Il primo impatto sarà ovviamente sulla mortalità infantile, che sotto i cinque anni in Uganda è di 46 morti per 1.000 nati vivi, con un terzo dei decessi causato dalla mancanza di cure chirurgiche adeguate. Il secondo è di sistema: se l’obiettivo di ogni giorno è salvare o migliorare vite umane, quello a lungo termine è la formazione di una classe medica stabile e duratura: «Il paese non è sprovvisto di strutture e nemmeno di cultura sanitaria, la cosa che manca di più sono i professionisti», spiega Marcello Cospite, coordinatore del programma in Uganda, arrivato sulle rive del Lago Vittoria già per la posa della prima pietra.
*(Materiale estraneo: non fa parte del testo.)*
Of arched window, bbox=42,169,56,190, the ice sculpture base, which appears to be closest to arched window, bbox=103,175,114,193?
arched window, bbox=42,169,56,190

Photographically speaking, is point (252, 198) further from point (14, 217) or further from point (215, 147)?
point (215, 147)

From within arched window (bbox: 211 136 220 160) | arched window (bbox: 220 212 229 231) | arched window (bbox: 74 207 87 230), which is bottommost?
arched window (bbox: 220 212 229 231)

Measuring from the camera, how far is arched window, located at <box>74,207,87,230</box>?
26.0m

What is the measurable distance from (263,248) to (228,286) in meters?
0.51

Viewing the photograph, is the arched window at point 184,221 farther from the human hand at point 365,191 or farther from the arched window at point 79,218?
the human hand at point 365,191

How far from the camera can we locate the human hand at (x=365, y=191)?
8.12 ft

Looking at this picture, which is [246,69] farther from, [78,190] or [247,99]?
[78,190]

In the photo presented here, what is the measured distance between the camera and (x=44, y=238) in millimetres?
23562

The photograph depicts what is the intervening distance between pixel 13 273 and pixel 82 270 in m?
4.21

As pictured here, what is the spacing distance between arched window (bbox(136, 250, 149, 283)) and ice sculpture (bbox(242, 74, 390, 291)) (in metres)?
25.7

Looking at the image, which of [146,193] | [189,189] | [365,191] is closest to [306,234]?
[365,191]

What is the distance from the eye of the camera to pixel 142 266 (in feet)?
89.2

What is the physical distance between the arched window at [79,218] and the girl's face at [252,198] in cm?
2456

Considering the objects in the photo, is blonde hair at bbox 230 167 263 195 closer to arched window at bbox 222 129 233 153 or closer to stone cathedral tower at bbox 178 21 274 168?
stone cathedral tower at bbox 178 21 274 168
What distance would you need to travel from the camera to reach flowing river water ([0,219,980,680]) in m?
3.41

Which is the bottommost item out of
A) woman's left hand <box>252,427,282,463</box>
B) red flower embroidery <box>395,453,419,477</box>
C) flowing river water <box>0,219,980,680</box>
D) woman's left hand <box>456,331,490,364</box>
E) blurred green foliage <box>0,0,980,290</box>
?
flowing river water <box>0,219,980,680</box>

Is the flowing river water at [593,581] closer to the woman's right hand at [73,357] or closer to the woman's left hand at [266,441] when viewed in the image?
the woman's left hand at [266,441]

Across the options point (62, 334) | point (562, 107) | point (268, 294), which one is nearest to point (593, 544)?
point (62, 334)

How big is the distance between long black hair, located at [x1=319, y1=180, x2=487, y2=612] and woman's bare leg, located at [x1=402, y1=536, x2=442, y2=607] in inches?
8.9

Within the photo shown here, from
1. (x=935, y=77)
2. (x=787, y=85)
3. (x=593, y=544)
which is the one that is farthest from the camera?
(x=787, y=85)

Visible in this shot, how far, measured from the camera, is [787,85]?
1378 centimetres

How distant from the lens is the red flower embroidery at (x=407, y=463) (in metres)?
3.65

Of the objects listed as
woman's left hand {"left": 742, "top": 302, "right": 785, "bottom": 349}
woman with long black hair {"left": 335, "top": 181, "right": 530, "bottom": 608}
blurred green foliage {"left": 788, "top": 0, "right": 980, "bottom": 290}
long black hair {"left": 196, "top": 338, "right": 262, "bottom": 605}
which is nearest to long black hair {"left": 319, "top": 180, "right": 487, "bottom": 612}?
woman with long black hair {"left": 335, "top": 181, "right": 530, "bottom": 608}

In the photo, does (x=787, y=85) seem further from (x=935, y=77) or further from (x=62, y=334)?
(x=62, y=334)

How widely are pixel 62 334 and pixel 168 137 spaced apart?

Tra medici e infermieri la ratio del personale è 20 per cento staff internazionale e 80 per cento locale. L’età degli assunti in Uganda è bassa, sia anagrafica sia lavorativa, con massimo un anno di esperienza alle spalle. Il senso è formare da zero una generazione di professionisti ugandesi, per contrastare quello che la presidente di Emergency Rossella Miccio definisce «brain drain», cioè la fuga dei cervelli che, non potendo lavorare in strutture in grado di curare i pazienti, decidono di andarsene all’estero, un circolo vizioso che svuota la sanità africana. «La visione di Emergency per l’Africa», aggiunge Miccio, «è andare oltre gli interventi emergenziali, rafforzare il sistema nel suo complesso».

Formazione

La formazione riguarda tutte le figure professionali, non solo medici e infermieri, perché un ospedale è un mondo e una sala operatoria o una terapia intensiva non possono funzionare se quello che c’è intorno non gira: «In tutta l’Uganda non c’era un tecnico in grado di riparare biomedicali, avevamo trovato la stessa situazione in Sierra Leone e in Repubblica Centroafricana», spiega Pietro Parrino, direttore del Field operations department. «Medici e infermieri da soli non possono nulla, se non hanno letti, materiali, elettricità, organizzazione e supporto. Gli ospedali in Africa non funzionano anche perché saltano i generatori, perché non ci sono operai specializzati in grado di riparare le attrezzature, perché manca il budget per comprare il gasolio, perché spesso i materiali che arrivano sono scarti della produzione occidentale venduti a costi di prima fascia, perché mancano i contatti e le reti di vendita per comprare i pezzi di ricambio. Anche con tutta la volontà, spesso mancano le precondizioni per gestire degli ospedali». La formazione su questo livello dello staff locale (più di 300 addetti) è stata e sarà fondamentale affinché la macchina, una volta partita, possa non fermarsi, in vista dell’obiettivo di lungo termine: consegnare la struttura alla sanità ugandese.

L’ostacolo

Come ostacolo finale c’è stato il Covid-19, che in Uganda ha colpito meno che altrove: circa 40mila casi (con pochi tamponi effettuati) e 334 vittime accertate. «Le misure sono state rigide, a differenza di altri paesi africani, col coprifuoco dalle sei del pomeriggio alle sei del mattino», spiega Cospite, che è rimasto nel paese tutto il tempo, anche dopo l’evacuazione. «La struttura della popolazione e il fatto che si viva molto all’aperto ha evitato gli effetti peggiori».

La sfida vera è la vaccinazione, il programma CoVax dell’Oms qui porterà un milione di dosi di AstraZeneca, utili a vaccinare poco più dell’1 per cento della popolazione. «È successa la stessa cosa con i dispositivi di protezione, e poi con i tamponi», spiega Rossella Miccio, «I paesi occidentali si sono accaparrati tutto a costi insostenibili, all’Africa non è rimasto nulla. Ora sta succedendo con i vaccini, con questo ritmo l’immunità di gregge si raggiungerà tra sette anni. Il virus farà in tempo a mutare un’infinità di volte».